To be deliberately unfair, imagine a huge if-else block — like, a few billion entries big — and each branch played out a carefully chosen and well-written string of text.
It would convince a lot of people with the breadth, despite not really having much depth.
The real GPT model is much deeper than that, of course, but my toy example should at least give a vibe for why even a simple thing might still feel extraordinary.
This is absolutely not viable because exponential growth absolutely kills the concept.

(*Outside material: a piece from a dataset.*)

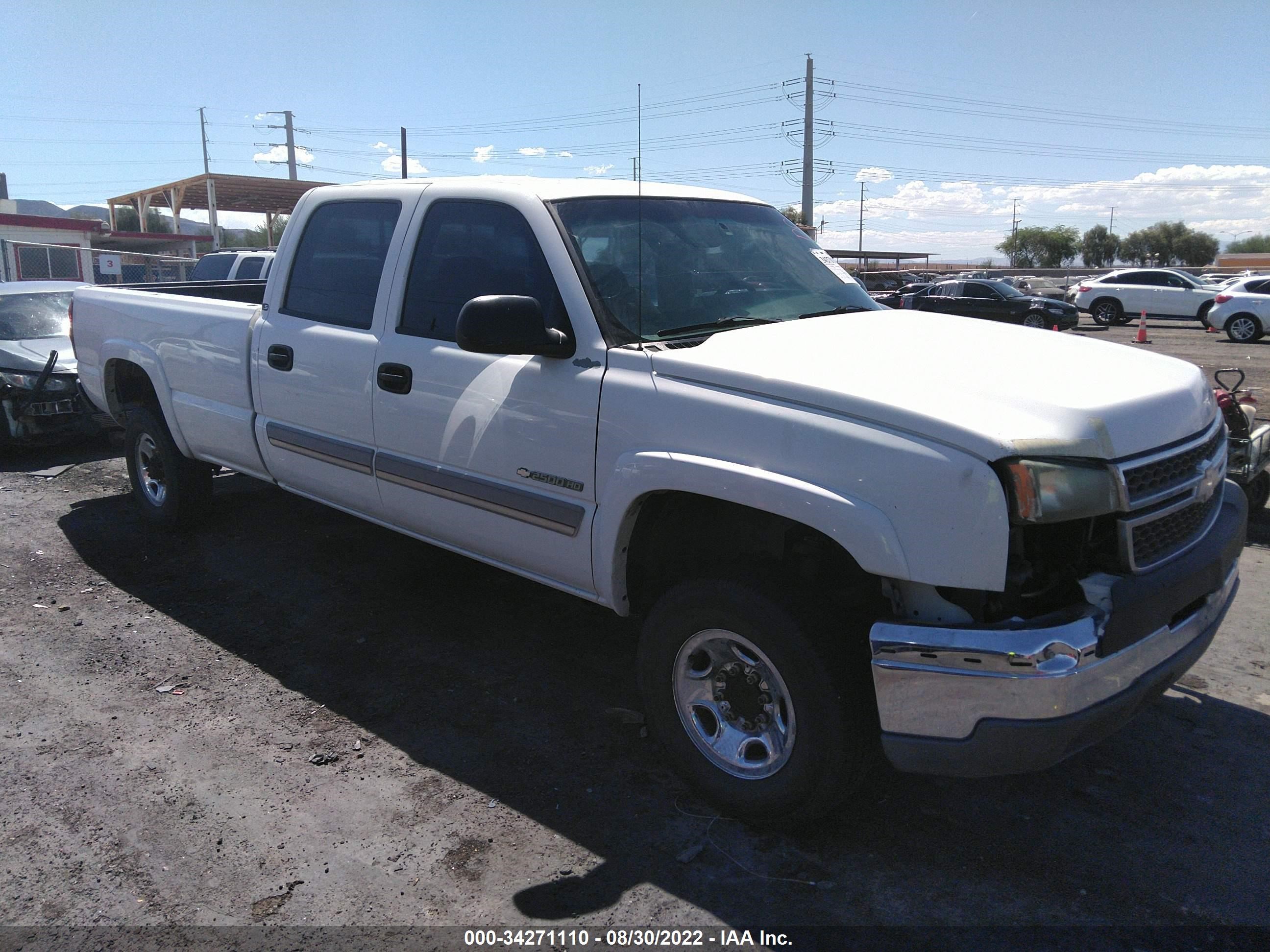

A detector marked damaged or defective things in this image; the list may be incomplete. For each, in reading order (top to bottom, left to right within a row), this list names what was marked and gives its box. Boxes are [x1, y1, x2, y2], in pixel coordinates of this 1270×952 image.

exposed headlight housing [0, 368, 75, 391]
exposed headlight housing [996, 459, 1117, 525]
damaged front bumper [868, 479, 1245, 777]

Such a system would already struggle with multiple-word inputs and it would be completely impossible to make it scale to even a paragraph of text, even if you had ALL of the observable universe at your disposal for encoding the entries.
Consider:
If you just have simple sentences consisting of 3 words (subject, object, verb, with 1000 options each-- very conservative assumptions), then 9 sentences already give more options than you have atoms (!!) in the observable universe (~10^80)
α: most of those sentences are meaningless so they won't come up in normal use
β: if statements can grab patterns just fine in most languages, they're not limited to pure equality
γ: it's a thought experiment about how easy it can be to create illusions without real depth, and specifically not about making an AGI that stands up to scrutiny
> if statements can grab patterns just fine in most languages, they're not limited to pure equality
This does not help you one bit. If you want to produce 9 sentences of output per query then regular expressions, pattern matching or even general intelligence inside your if statements will NOT be able to save the concept.
> What is the entropy per word of random yet grammatical text?
That is what these 5-11bit estimates are about. Those would correspond to a choice out of 32 to 2048 options (per word), which is much less than there are words in english (active vocabulary for a native speaker should be somewhere around 10000-ish).
Just consider the XKCD "thing explainer" which limits itself to a 1k word vocabulary and is very obviously not idiomatic.
If you want your big if to produce credible output, there is simply no way around the entropy bounds in input and desired output, and those bounds render the concept absolutely infeasible even for I/O lengths of just a few sentences.
Eliza is not comparable to GPT because it does not even hold up to very superficial scrutiny; its not really capable of even pretending to intelligently exchange information with the user, it just relies on some psychological tricks to somewhat keep a "conversation" going...
> Eliza is not comparable to GPT because it does not even hold up to very superficial scrutiny; its not really capable of even pretending to intelligently exchange information with the user, it just relies on some psychological tricks to somewhat keep a "conversation" going...
That's kinda the point I was making — tricks can get you a long way.
The comparison with GPT is not "and therefore GPT is bad" but rather "it's not necessarily as smart as it feels".
Perhaps I should've gone for "clever Hans" or "why do horoscopes convince people"?
It would convince a lot of people with the breadth, despite not really having much depth.
The real GPT model is much deeper than that, of course, but my toy example should at least give a vibe for why even a simple thing might still feel extraordinary.